> **Что сделать**:
1. Верны ли по отрывку о том, как Булгаков дорабатывал портрет персонажа, следующие утверждения? (а) В первом из приведенных вариантов персонажу около тридцати пяти лет. (б) В последнем варианте персонаж идет в шляпе на голове. (в) В последнем варианте персонаж высокого роста.
2. На сколько лет, согласно отрывку о том, как Булгаков дорабатывал портрет персонажа, писатель состарил героя в последнем варианте?
3. Продолжите отрывок о том, как Булгаков дорабатывал портрет персонажа, начиная сразу после его последней фразы.

> **Фрагмент текста**:

■ ■ ■ ■ ■

Двигаешься от варианта к варианту. Видишь и как стареет этот персонаж, и как текст обрастает «мясом»:
«Один из них лет тридцати пяти, одет в дешевенький заграничный костюм. Лицо имел гладко выбритое, а голову со значительной плешью...»
«Один из них, тридцатипятилетний приблизительно, был преждевременно лыс, лицо имел бритое, одет был в серенькую летнюю пару, шляпу пирожком нес в руке...»
Сначала — бледные контуры, потом еще и краски. Мало-помалу проза обрастает плотью. По проекту раннего варианта — не без некоторых трансформаций — лепится из глины вариант второй, потом следующий, более «подробный». Наконец, вдувая «душу» в своего персонажа, Булгаков не только еще более детально прорисовывает его черты, уточняет портрет (состарив героя еще на пять лет), но и оживляет ритм своей прозы:
«Первый из них — приблизительно сорокалетний, одетый в серенькую летнюю пару, — был маленького роста, темноволос, упитан, лыс, свою приличную шляпу пирожком нес в руке, а аккуратно выбритое лицо его украшали сверхъестественных размеров очки в черной роговой оправе...»

■ ■ ■ ■ ■

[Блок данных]
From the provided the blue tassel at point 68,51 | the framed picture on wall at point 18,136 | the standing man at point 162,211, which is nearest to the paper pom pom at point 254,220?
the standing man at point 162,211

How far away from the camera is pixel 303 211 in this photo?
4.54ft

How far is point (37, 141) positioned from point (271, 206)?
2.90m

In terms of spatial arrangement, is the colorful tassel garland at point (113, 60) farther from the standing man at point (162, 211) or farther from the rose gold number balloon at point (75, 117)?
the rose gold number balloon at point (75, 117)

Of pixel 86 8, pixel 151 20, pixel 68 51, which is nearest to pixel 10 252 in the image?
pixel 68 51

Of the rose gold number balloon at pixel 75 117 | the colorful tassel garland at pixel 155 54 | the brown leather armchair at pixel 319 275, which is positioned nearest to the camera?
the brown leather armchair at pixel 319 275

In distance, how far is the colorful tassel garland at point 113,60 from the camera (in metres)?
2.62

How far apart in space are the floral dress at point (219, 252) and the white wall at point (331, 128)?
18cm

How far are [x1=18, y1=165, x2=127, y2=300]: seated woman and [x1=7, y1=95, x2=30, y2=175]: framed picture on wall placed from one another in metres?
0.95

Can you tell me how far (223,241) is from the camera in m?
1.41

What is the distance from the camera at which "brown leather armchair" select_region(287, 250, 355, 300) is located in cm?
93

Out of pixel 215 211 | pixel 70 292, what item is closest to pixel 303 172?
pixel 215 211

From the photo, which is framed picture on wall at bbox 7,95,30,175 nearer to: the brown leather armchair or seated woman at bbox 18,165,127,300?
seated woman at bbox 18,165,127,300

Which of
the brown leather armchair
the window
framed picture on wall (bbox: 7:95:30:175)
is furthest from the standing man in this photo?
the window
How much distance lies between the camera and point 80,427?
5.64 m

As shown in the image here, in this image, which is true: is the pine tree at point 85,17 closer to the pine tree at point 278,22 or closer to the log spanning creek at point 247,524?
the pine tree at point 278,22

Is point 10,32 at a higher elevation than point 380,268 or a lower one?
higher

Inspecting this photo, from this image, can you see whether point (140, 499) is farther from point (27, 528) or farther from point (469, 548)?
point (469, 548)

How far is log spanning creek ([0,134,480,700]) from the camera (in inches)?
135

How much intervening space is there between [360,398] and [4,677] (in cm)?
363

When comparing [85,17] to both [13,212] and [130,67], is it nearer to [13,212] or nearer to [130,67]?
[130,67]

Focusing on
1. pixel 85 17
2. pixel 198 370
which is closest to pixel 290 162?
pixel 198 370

■ ■ ■ ■ ■

> **Ответы к заданиям**:
1.
(а) Да: «Один из них лет тридцати пяти».
(б) Нет: «свою приличную шляпу пирожком нес в руке».
(в) Нет: «был маленького роста».

2. На пять лет.

3.
И все же самое чудесное преображение — в первой строке:
«В час заката на Патриарших прудах появились двое мужчин...» Это уже не беглое: «На закате двое вышли...»
После переделки — еще подробность:
«Весною, в час заката на Патриарших прудах появилось двое мужчин...»
И — окончательный вариант:
«В час жаркого весеннего заката на Патриарших прудах появилось двое граждан...»
Вот где все вздрогнуло и задышало. В жарком закате звучат уже «мелодические ходы» из «Евангелия от Воланда», а превращение «мужчин» в «граждан» задает особый «звук» произведения. Юмор, за которым ощутимо было авторское старание, вдруг стал граничить с сатирой, с сарказмом, наконец, с фантасмагорией. Вместе с ней пришла в прозу свобода. И значит — своя интонация.
Стал ли роман «Мастер и Маргарита» главным произведением Булгакова — об этом могут идти споры. То, что он стал живым, сомнений нет. И жизнь вошла в прозу именно с этих разляпистых «граждан» — словца, чуждого «Белой гвардии», но столь нужного для Патриарших. Вместе в «гражданами» на фоне заката явился тот камертон, по которому «настроилось» повествование — и рождаемые образы, и тот двойной звук, где соединились московско-ершалаимский жаркий полдень и серебристо-лунный полумрак последнего пути.
Рождение «Чевенгура»
(Черновик Платонова)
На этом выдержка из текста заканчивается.